Task goal —
Transcribe all of the material exactly.

*** The input

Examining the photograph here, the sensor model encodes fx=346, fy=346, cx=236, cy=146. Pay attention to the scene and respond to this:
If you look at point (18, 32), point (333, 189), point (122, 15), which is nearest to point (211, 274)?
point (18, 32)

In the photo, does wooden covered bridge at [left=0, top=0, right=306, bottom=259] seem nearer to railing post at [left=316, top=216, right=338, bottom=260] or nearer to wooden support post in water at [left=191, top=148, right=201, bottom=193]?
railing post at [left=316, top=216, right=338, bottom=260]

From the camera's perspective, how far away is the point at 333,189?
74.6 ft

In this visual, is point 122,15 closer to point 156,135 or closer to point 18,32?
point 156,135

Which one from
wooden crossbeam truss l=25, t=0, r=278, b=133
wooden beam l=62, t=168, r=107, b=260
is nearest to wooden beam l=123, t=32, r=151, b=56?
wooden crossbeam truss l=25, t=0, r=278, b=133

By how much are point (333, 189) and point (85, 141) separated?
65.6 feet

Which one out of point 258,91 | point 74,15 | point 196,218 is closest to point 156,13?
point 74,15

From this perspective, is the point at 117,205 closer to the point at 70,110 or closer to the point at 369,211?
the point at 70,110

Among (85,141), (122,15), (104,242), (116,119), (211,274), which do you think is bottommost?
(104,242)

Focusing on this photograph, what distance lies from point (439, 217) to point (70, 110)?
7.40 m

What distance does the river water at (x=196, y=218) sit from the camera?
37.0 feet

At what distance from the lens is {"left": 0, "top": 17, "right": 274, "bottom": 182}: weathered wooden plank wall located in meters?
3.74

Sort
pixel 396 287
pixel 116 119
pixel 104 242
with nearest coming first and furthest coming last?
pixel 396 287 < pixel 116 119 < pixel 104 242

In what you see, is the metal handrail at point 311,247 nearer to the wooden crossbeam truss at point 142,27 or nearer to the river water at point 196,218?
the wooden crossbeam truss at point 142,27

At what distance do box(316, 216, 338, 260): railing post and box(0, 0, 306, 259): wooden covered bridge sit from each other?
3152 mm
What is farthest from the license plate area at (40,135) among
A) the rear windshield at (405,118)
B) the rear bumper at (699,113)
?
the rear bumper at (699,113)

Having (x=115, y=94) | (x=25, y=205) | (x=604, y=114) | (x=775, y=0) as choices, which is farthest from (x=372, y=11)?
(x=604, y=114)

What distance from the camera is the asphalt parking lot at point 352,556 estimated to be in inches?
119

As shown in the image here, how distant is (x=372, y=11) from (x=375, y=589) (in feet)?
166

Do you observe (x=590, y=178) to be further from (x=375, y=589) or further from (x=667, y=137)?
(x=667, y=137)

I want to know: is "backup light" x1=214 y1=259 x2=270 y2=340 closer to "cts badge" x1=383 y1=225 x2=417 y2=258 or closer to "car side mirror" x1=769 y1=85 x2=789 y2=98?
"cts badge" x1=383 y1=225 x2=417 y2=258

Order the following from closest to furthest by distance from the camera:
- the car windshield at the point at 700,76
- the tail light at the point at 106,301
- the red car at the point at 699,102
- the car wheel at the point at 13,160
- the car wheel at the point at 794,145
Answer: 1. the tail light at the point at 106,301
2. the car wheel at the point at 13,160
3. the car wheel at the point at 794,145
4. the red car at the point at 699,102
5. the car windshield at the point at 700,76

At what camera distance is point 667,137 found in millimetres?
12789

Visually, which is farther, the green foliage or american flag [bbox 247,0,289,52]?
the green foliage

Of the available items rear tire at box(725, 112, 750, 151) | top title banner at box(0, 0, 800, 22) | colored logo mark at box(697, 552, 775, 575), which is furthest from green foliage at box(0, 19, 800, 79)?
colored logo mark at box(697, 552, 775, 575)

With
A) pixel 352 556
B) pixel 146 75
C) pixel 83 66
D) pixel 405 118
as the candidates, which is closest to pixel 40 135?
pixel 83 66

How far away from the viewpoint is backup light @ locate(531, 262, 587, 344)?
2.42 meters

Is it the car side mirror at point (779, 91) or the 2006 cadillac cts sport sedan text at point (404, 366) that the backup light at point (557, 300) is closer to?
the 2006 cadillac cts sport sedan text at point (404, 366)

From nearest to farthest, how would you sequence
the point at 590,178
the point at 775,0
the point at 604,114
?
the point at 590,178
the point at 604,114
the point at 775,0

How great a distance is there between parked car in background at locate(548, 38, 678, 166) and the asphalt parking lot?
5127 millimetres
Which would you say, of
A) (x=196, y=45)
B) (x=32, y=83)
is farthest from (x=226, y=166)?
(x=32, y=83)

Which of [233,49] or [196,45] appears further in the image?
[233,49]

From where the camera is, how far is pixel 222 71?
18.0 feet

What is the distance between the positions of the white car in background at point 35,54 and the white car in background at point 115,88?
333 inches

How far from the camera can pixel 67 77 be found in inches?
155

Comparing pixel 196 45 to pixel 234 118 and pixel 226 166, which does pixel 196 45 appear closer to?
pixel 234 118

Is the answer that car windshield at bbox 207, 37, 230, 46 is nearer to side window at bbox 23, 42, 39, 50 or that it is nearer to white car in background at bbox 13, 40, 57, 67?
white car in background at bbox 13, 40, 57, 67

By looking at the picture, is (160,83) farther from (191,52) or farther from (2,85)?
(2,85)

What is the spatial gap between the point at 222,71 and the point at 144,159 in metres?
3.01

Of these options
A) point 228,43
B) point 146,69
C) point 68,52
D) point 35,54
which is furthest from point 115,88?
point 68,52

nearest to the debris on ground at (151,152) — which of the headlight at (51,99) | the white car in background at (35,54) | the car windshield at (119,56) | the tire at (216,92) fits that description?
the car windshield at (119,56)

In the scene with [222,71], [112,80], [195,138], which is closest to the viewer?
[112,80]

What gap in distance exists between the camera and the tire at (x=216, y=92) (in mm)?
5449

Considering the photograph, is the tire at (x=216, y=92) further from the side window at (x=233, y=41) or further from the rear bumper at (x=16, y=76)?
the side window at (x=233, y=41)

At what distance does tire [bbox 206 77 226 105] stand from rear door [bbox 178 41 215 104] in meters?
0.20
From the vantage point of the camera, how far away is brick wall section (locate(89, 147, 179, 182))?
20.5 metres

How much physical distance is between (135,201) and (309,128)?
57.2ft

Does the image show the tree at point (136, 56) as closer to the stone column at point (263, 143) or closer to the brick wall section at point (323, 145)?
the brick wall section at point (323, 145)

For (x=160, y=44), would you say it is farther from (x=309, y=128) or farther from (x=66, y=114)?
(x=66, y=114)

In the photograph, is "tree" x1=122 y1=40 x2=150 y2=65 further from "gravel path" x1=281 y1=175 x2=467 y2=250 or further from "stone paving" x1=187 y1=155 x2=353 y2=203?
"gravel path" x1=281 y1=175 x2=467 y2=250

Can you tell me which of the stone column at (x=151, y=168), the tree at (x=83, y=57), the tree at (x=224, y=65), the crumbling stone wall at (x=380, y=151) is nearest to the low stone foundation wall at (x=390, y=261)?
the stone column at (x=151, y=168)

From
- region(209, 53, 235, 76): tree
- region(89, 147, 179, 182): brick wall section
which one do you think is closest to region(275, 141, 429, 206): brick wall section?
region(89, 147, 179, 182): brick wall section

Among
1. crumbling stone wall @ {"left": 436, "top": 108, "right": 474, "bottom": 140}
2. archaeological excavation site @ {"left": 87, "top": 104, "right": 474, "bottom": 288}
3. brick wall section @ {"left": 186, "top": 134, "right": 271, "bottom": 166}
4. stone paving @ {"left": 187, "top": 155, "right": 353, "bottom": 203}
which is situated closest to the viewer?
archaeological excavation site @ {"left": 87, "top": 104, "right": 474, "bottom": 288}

******

Solved problem —
Examining the photograph here, the sensor model encodes fx=346, fy=346, cx=236, cy=146. Pay attention to the scene and respond to this:
If you look at point (18, 32), point (333, 189), point (122, 15), which is nearest to point (211, 274)?
point (18, 32)

In the photo, does wooden covered bridge at [left=0, top=0, right=306, bottom=259] seem nearer to railing post at [left=316, top=216, right=338, bottom=260] or nearer to wooden support post in water at [left=191, top=148, right=201, bottom=193]?
railing post at [left=316, top=216, right=338, bottom=260]

From the camera's perspective, how far away is the point at 333,189?
74.6 ft

In this visual, is point 122,15 closer to point 156,135 or closer to point 18,32?
point 156,135

Which one from
wooden crossbeam truss l=25, t=0, r=278, b=133
wooden beam l=62, t=168, r=107, b=260
is nearest to wooden beam l=123, t=32, r=151, b=56?
wooden crossbeam truss l=25, t=0, r=278, b=133

By how much are point (333, 189) and point (85, 141) separated?
65.6 feet

Which one out of point 258,91 | point 74,15 | point 196,218 is closest to point 156,13?
point 74,15

From this perspective, is the point at 117,205 closer to the point at 70,110 or closer to the point at 369,211?
the point at 70,110

Among (85,141), (122,15), (104,242), (116,119), (211,274), which do you think is bottommost?
(104,242)

Focusing on this photograph, what distance lies from point (439, 217) to point (70, 110)?
7.40 m

What distance does the river water at (x=196, y=218) sit from the camera?
37.0 feet

At what distance from the lens is {"left": 0, "top": 17, "right": 274, "bottom": 182}: weathered wooden plank wall located in meters?
3.74

Sort
pixel 396 287
pixel 116 119
pixel 104 242
with nearest coming first and furthest coming last?
pixel 396 287 < pixel 116 119 < pixel 104 242

In what you see, is the metal handrail at point 311,247 nearer to the wooden crossbeam truss at point 142,27 or nearer to the river water at point 196,218?
the wooden crossbeam truss at point 142,27

At what distance do box(316, 216, 338, 260): railing post and box(0, 0, 306, 259): wooden covered bridge sit from each other?
3152 mm
What is farthest from the license plate area at (40,135) among
A) the rear windshield at (405,118)
B) the rear bumper at (699,113)
?
the rear bumper at (699,113)

Having (x=115, y=94) | (x=25, y=205) | (x=604, y=114) | (x=775, y=0) as choices, which is farthest from (x=372, y=11)?
(x=604, y=114)

What distance from the camera is the asphalt parking lot at point 352,556 estimated to be in inches?
119

As shown in the image here, how distant is (x=372, y=11) from (x=375, y=589) (in feet)?
166

Do you observe (x=590, y=178) to be further from (x=375, y=589) or further from (x=667, y=137)?
(x=667, y=137)

I want to know: is "backup light" x1=214 y1=259 x2=270 y2=340 closer to "cts badge" x1=383 y1=225 x2=417 y2=258 or closer to "car side mirror" x1=769 y1=85 x2=789 y2=98?
"cts badge" x1=383 y1=225 x2=417 y2=258

Order the following from closest to furthest by distance from the camera:
- the car windshield at the point at 700,76
- the tail light at the point at 106,301
- the red car at the point at 699,102
- the car wheel at the point at 13,160
- the car wheel at the point at 794,145
Answer: 1. the tail light at the point at 106,301
2. the car wheel at the point at 13,160
3. the car wheel at the point at 794,145
4. the red car at the point at 699,102
5. the car windshield at the point at 700,76

At what camera distance is point 667,137 found in millimetres?
12789

Visually, which is farther, the green foliage or american flag [bbox 247,0,289,52]?
the green foliage

Of the available items rear tire at box(725, 112, 750, 151) | top title banner at box(0, 0, 800, 22) | colored logo mark at box(697, 552, 775, 575), which is furthest from green foliage at box(0, 19, 800, 79)?
colored logo mark at box(697, 552, 775, 575)

With
A) pixel 352 556
B) pixel 146 75
C) pixel 83 66
D) pixel 405 118
as the candidates, which is closest to pixel 40 135?
pixel 83 66

How far away from the viewpoint is backup light @ locate(531, 262, 587, 344)?
2.42 meters

Is it the car side mirror at point (779, 91) or the 2006 cadillac cts sport sedan text at point (404, 366) that the backup light at point (557, 300) is closer to?
the 2006 cadillac cts sport sedan text at point (404, 366)

From nearest to farthest, how would you sequence
the point at 590,178
the point at 775,0
the point at 604,114
?
the point at 590,178
the point at 604,114
the point at 775,0

How great a distance is there between parked car in background at locate(548, 38, 678, 166) and the asphalt parking lot?
5127 millimetres
Which would you say, of
A) (x=196, y=45)
B) (x=32, y=83)
is farthest from (x=226, y=166)?
(x=32, y=83)

Which of [233,49] or [196,45] appears further in the image?
[233,49]

From where the camera is, how far is pixel 222 71?
18.0 feet

What is the distance between the positions of the white car in background at point 35,54 and the white car in background at point 115,88?
333 inches

How far from the camera can pixel 67 77 be found in inches?
155

Comparing pixel 196 45 to pixel 234 118 and pixel 226 166, which does pixel 196 45 appear closer to?
pixel 234 118

Is the answer that car windshield at bbox 207, 37, 230, 46 is nearer to side window at bbox 23, 42, 39, 50 or that it is nearer to white car in background at bbox 13, 40, 57, 67?
white car in background at bbox 13, 40, 57, 67

By looking at the picture, is (160,83) farther from (191,52) or farther from (2,85)?
(2,85)

What is the spatial gap between the point at 222,71 and the point at 144,159 in metres?
3.01

Of these options
A) point 228,43
B) point 146,69
C) point 68,52
D) point 35,54
which is furthest from point 115,88?
point 68,52

nearest to the debris on ground at (151,152) — which of the headlight at (51,99) | the white car in background at (35,54) | the car windshield at (119,56) | the tire at (216,92) fits that description?
the car windshield at (119,56)

In the scene with [222,71], [112,80], [195,138], which is closest to the viewer?
[112,80]

What gap in distance exists between the camera and the tire at (x=216, y=92) (in mm)?
5449

Considering the photograph, is the tire at (x=216, y=92) further from the side window at (x=233, y=41) or further from the rear bumper at (x=16, y=76)?
the side window at (x=233, y=41)

At what distance does tire [bbox 206 77 226 105] stand from rear door [bbox 178 41 215 104] in meters?
0.20
From the vantage point of the camera, how far away is brick wall section (locate(89, 147, 179, 182))?
20.5 metres

How much physical distance is between (135,201) and (309,128)?
57.2ft

Does the image show the tree at point (136, 56) as closer to the stone column at point (263, 143) or closer to the brick wall section at point (323, 145)?
the brick wall section at point (323, 145)

For (x=160, y=44), would you say it is farther from (x=309, y=128) or farther from (x=66, y=114)?
(x=66, y=114)

In the photograph, is "tree" x1=122 y1=40 x2=150 y2=65 further from "gravel path" x1=281 y1=175 x2=467 y2=250 or further from "stone paving" x1=187 y1=155 x2=353 y2=203?
"gravel path" x1=281 y1=175 x2=467 y2=250

Can you tell me which of the stone column at (x=151, y=168), the tree at (x=83, y=57), the tree at (x=224, y=65), the crumbling stone wall at (x=380, y=151) is nearest to the low stone foundation wall at (x=390, y=261)?
the stone column at (x=151, y=168)

From
- region(209, 53, 235, 76): tree
- region(89, 147, 179, 182): brick wall section
which one do you think is closest to region(275, 141, 429, 206): brick wall section?
region(89, 147, 179, 182): brick wall section

Among
1. crumbling stone wall @ {"left": 436, "top": 108, "right": 474, "bottom": 140}
2. archaeological excavation site @ {"left": 87, "top": 104, "right": 474, "bottom": 288}
3. brick wall section @ {"left": 186, "top": 134, "right": 271, "bottom": 166}
4. stone paving @ {"left": 187, "top": 155, "right": 353, "bottom": 203}
which is situated closest to the viewer?
archaeological excavation site @ {"left": 87, "top": 104, "right": 474, "bottom": 288}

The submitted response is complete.